Comparing predictions across different cost models is interesting, if the corresponding codegen options have overlapping capabilities. Only in such cases, XLA GPU has a choice after all. A number of options exist for GEMMs. On NVIDIA GPU there is cuBLAS, cuBLASLt, cuDNN Graph GEMMs, and Triton. Today, XLA GPU primarily targets cuBLAS and Triton for GEMMs and relies on auto-tuning to pick the fastest option.
More recently, libraries started to extend their fusion capabilities. cuDNN Graph GEMMs, for instance, supports certain types of prologue and epilogue fusions (see https://docs.nvidia.com/deeplearning/cudnn/developer/graph-api.html#generic-runtime-fusion-engines). Similarly, Triton can flexibly fuse into GEMMs. Prologues and epilogues can alternatively be codegen via HLO emitters. Hence, the number of options available to XLA GPU is increasing and making good choices will get more important. Auto-tuning remains an option, but this approach is more expensive than cost model predictions. For priority fusion, auto-tuning would be prohibitively expensive, because the search space can be very large.

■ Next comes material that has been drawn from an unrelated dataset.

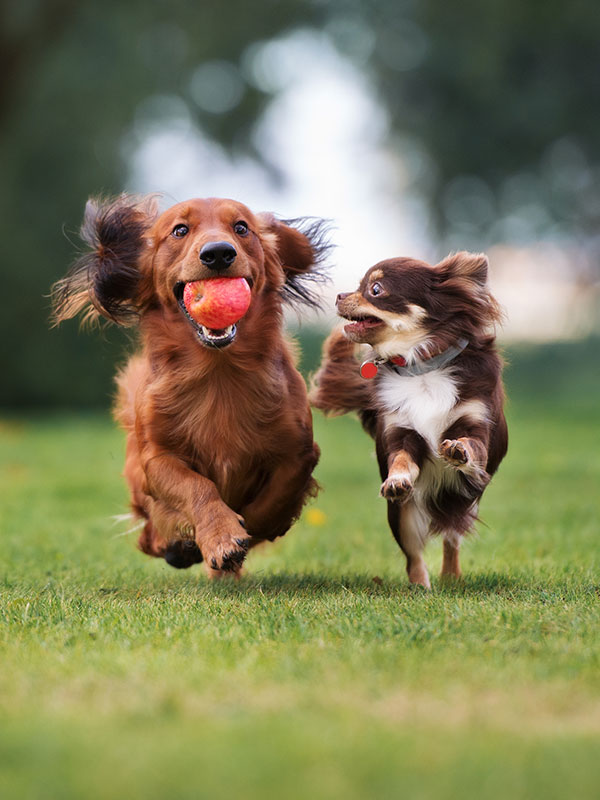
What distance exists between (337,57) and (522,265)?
6218mm

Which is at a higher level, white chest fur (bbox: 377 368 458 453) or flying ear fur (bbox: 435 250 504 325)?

We anticipate that XLA GPU will use a mix of cost models provided by hardware vendors (potentially closed source), its HLO cost model, and some amount of auto-tuning. One way to compare between different cost models would be a comparable unit, something proportional to time (like microseconds or cycles) would obviously work. The fusion priority would be determined by getting an estimate for the fused and unfused cost from each model and taking the minimum.

priority = min(unfuse_cost_i) - min(fused_cost_i) where *_cost_i is estimated by i-th cost model.

A linear regression may be needed to make models comparable, e.g. adjust differences between average case vs best case predictors.
Since achieving a full comparability between cost models can be difficult, if even possible, there is an option of a more relaxed comparison that doesn’t require direct interaction between models. For a potential fusion decision:

1. Ask each cost model separately if the model thinks the fusion is beneficial.
2. If at least one model says yes, we carry on with the fusion
3. Priority for the queue is the result of the most optimistic model

priority = max(unfused_cost_i - fused_costi)

This doesn’t mean that the model that says “yes” will be used to emit the code, but we hope that the fusion decision was correct overall. After the priority fusion pass, we run autotuning to pick the best emitter for each fusion.